Methods and approach

The methodology employs organic photoredox catalysts to enable the transformation under mild conditions. The key mechanistic step involves the decomposition of the trifluoromethoxide anion into difluorophosgene, which acts as an activating reagent for the phenolic oxygen. The in situ formation of the aryl carbonofluoridate intermediate reduces the bond dissociation energy of the Csp2-O bond, rendering it susceptible to photoredox-mediated cleavage. The use of organic photocatalysts rather than transition metal complexes simplifies the reaction protocol and broadens its practical applicability.

Results

The method demonstrates broad substrate scope across various phenolic substrates while maintaining operational simplicity. The transformation exhibits high selectivity when multiple carbon-oxygen bonds are present in the substrate, selectively targeting the phenolic position for deoxygenation.
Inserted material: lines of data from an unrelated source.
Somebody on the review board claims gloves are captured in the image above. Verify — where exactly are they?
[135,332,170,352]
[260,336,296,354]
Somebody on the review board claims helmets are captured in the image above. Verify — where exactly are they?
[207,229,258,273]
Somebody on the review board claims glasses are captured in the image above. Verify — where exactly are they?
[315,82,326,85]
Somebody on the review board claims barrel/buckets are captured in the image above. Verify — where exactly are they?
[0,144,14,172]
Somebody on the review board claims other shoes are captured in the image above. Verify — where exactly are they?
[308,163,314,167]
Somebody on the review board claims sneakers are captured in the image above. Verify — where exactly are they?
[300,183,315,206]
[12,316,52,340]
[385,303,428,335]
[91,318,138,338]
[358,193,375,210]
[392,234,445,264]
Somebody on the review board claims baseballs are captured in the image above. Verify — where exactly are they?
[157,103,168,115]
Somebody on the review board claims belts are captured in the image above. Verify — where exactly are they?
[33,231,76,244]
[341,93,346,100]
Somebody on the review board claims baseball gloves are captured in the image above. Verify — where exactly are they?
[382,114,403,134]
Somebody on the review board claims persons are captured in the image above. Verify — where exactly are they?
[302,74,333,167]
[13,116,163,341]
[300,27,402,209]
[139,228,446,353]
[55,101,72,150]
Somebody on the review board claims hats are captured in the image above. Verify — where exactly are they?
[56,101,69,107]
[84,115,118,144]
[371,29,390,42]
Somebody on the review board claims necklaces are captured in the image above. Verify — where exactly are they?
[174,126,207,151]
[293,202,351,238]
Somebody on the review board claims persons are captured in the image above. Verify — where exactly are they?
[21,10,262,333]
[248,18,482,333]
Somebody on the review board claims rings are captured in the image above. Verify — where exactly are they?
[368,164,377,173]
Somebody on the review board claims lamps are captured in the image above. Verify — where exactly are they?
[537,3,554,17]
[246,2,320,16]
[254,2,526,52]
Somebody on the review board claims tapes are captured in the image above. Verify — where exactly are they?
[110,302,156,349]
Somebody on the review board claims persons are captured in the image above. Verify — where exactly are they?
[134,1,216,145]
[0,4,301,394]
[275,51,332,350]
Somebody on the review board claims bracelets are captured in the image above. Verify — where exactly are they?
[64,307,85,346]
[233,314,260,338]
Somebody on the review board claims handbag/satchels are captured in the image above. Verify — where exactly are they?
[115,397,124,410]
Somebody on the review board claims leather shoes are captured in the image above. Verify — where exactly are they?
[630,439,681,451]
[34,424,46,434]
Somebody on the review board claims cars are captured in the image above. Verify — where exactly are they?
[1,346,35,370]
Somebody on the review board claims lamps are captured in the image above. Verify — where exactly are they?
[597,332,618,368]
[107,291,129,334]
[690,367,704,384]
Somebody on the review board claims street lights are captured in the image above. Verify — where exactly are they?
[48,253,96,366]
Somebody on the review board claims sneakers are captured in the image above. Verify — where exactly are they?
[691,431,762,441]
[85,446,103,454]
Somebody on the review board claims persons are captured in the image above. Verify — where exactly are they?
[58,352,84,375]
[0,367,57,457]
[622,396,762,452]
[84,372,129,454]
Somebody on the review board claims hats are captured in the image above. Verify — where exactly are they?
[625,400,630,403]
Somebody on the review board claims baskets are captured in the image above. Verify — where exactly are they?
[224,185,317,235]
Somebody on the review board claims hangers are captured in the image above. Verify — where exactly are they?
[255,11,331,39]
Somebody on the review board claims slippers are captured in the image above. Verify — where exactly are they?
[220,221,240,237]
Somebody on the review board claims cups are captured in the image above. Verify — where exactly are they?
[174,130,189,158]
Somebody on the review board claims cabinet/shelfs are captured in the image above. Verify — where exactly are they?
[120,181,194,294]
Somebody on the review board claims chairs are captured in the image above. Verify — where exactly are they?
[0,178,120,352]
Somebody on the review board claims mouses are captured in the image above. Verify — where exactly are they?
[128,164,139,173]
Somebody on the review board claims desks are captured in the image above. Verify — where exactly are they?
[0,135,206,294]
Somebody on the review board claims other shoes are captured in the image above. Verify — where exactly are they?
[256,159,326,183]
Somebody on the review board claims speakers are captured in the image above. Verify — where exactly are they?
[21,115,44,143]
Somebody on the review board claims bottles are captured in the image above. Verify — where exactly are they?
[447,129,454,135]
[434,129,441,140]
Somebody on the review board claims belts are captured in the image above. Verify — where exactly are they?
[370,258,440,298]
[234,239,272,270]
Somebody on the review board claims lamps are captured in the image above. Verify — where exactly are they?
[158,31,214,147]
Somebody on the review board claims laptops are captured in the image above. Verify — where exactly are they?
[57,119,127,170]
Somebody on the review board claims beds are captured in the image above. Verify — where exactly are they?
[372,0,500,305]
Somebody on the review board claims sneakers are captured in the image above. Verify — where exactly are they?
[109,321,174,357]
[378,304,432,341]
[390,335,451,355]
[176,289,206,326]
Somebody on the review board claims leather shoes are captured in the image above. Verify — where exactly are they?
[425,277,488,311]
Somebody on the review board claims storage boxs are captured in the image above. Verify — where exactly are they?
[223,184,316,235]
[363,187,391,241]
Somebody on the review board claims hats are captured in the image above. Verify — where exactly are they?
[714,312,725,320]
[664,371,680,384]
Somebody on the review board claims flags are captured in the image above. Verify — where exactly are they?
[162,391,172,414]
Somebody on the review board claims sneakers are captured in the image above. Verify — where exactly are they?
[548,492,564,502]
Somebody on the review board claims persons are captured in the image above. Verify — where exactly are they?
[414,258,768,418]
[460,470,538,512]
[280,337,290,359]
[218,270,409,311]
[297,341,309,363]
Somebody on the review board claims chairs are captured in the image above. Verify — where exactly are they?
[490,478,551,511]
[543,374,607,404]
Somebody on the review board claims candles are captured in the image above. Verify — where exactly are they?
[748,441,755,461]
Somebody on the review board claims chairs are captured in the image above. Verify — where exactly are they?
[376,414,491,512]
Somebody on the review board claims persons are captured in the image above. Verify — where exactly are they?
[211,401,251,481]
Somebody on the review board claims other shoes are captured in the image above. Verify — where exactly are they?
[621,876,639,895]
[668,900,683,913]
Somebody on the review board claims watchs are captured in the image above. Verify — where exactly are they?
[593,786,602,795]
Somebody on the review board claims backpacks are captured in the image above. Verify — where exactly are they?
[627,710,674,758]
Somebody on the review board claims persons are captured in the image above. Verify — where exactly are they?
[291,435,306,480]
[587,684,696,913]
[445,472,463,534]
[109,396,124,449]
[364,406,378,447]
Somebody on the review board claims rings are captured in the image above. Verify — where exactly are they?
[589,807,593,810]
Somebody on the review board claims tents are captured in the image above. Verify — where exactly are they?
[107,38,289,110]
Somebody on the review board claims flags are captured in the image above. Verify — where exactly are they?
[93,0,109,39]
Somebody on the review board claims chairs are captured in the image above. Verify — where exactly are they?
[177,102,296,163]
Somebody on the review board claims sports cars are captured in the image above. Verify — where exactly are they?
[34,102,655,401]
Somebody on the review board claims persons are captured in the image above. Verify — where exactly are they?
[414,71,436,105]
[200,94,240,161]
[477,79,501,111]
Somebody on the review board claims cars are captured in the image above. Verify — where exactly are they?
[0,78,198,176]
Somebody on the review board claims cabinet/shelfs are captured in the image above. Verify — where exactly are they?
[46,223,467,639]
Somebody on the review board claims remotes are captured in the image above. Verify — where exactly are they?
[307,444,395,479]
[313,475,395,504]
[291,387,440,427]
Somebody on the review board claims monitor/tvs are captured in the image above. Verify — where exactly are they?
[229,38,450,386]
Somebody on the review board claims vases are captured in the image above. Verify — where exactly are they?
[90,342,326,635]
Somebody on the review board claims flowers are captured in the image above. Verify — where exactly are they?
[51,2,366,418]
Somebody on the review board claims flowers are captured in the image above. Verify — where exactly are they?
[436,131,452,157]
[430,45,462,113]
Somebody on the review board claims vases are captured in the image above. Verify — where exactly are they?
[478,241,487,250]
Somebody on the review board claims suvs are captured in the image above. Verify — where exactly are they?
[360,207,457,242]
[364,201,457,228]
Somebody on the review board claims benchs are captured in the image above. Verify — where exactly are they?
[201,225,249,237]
The mild reaction conditions and photoredox activation enable successful conversion of structurally diverse phenols through the aryl carbonofluoridate intermediate pathway.

Implications

This photoredox strategy provides a new approach for phenol deoxygenation through activation of the Csp2-O bond via aryl carbonofluoridate formation. The method's selectivity in distinguishing the phenolic C-O bond from other oxygen-containing functionalities expands the synthetic toolkit for deoxygenative transformations of aromatic compounds. The reliance on organic photocatalysts and mild conditions may facilitate adoption in synthetic applications where traditional deoxygenation methods face limitations.

Disclosure

  • Research title: Photocatalytic Direct Deoxytrifluoromethoxylation of Phenols
  • Authors: Jin Zhou, Jia-Yi Li, Chongjie Su, Li Chen, Qingyun Huang, Pingping Tang
  • Publication date: 2026-02-21
  • DOI: https://doi.org/10.1021/jacs.6c00511
  • OpenAlex record: View
  • Image credit: Photo by Artem Podrez on Pexels (SourceLicense)
  • Disclosure: This post was generated by artificial intelligence. The original authors did not write or review this post.